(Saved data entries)
※ ※ ※
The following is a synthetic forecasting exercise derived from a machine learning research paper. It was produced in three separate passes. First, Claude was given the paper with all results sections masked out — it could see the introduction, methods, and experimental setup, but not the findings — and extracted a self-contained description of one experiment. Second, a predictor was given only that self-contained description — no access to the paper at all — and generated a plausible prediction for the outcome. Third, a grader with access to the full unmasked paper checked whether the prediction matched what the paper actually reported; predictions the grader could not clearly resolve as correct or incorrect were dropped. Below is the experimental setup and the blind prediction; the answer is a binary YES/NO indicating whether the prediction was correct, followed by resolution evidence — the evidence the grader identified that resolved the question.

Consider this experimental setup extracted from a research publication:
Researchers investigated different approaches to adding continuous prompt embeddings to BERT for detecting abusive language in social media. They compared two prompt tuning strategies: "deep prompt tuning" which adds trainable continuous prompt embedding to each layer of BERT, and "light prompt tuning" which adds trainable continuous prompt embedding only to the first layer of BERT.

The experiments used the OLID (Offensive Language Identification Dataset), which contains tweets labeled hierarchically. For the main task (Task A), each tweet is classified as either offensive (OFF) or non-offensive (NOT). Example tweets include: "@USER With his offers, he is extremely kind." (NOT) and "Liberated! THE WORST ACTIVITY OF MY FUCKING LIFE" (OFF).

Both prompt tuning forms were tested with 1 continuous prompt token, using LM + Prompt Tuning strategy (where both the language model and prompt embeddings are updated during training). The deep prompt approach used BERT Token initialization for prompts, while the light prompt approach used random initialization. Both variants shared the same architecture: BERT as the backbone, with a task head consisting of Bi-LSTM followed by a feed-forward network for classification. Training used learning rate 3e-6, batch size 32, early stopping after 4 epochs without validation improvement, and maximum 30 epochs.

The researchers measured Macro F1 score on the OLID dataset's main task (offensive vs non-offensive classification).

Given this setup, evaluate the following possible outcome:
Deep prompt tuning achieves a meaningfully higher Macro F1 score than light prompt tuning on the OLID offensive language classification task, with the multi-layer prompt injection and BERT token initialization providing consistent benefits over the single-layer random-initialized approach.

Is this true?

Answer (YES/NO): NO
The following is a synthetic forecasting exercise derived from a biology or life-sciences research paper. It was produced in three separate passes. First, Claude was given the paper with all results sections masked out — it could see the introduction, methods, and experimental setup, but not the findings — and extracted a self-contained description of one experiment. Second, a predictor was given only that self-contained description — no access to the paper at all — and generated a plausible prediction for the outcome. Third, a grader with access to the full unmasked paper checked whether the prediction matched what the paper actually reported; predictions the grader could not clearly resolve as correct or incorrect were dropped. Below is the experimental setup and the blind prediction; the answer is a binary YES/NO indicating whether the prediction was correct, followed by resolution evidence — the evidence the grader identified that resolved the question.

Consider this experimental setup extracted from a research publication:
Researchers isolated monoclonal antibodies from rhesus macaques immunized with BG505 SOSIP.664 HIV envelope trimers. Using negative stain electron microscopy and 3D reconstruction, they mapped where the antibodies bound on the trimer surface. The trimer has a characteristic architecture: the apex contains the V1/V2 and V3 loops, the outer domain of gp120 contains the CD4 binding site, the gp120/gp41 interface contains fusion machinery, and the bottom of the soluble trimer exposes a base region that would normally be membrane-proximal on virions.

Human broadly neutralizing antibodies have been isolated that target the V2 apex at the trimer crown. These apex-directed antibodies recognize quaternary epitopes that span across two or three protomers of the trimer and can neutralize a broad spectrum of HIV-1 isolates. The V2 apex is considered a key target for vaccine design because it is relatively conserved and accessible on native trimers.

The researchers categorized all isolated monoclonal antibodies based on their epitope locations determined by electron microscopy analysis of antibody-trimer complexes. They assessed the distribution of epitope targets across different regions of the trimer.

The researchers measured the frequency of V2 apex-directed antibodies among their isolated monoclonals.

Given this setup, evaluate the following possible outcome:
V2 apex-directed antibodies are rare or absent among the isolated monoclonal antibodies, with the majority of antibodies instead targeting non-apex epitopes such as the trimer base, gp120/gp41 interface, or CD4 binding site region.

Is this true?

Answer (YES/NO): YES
※ ※ ※
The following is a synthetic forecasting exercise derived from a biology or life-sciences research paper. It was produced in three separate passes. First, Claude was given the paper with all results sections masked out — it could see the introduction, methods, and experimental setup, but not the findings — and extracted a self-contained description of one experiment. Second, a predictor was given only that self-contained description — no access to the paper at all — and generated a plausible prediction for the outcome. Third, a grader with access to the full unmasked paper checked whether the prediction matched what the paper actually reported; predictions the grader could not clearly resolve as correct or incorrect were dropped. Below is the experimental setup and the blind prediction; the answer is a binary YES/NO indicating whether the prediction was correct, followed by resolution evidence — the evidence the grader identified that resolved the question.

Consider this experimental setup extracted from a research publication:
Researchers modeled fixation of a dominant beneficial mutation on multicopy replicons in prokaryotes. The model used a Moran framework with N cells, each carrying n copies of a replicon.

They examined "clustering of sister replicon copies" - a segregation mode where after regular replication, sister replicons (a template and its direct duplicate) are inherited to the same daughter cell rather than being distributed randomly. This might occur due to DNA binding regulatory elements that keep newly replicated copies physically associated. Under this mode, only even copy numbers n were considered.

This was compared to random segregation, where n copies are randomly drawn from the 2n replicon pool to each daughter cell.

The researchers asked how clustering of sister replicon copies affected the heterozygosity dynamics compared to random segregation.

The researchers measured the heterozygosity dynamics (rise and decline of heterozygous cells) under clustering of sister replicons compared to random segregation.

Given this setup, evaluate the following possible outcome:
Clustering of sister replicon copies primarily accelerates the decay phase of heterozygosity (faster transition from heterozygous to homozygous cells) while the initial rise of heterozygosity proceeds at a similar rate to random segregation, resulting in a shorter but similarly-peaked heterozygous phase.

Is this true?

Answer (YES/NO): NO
※ ※ ※
Work required :: Check each line of the entries, and copy the ones that contain "measured".

Answer for the task ::
The researchers measured Macro F1 score on the OLID dataset's main task (offensive vs non-offensive classification).
The researchers measured the frequency of V2 apex-directed antibodies among their isolated monoclonals.
The researchers measured the heterozygosity dynamics (rise and decline of heterozygous cells) under clustering of sister replicons compared to random segregation.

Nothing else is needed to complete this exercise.